TASK TO COMPLETE:
Convert the stretch from the line containing "Study the image" through the line containing "Answer: the backpack" into a JSON list of strings, one string per line, omitting any blank lines.

MATERIAL PROVIDED:
** START **

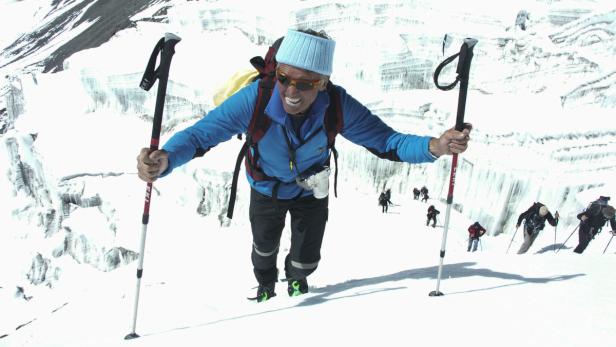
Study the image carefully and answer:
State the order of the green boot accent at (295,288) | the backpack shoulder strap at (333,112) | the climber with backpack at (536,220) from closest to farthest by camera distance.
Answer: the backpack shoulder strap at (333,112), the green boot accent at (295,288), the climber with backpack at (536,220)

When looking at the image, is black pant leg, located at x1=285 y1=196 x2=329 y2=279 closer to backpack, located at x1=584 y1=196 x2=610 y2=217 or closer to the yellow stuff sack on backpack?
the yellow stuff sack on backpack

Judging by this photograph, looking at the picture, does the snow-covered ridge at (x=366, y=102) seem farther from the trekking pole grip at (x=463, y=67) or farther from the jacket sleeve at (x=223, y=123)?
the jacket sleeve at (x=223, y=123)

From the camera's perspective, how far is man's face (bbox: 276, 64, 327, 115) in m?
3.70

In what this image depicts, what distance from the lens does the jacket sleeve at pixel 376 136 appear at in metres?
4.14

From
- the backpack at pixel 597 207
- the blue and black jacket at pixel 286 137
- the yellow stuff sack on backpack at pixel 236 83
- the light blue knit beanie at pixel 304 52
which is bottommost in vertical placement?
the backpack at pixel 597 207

** END **
** START **

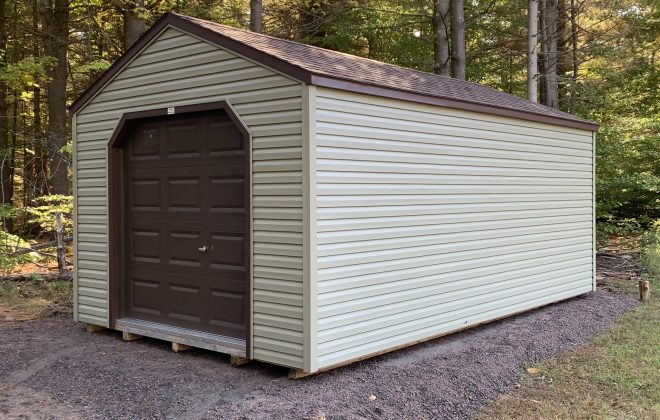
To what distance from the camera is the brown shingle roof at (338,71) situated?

** END **

RESPONSE BELOW:
[
  "Study the image carefully and answer:",
  "State the order of the green boot accent at (295,288) | the backpack shoulder strap at (333,112) | the climber with backpack at (536,220) from closest to farthest by camera distance.",
  "Answer: the backpack shoulder strap at (333,112), the green boot accent at (295,288), the climber with backpack at (536,220)"
]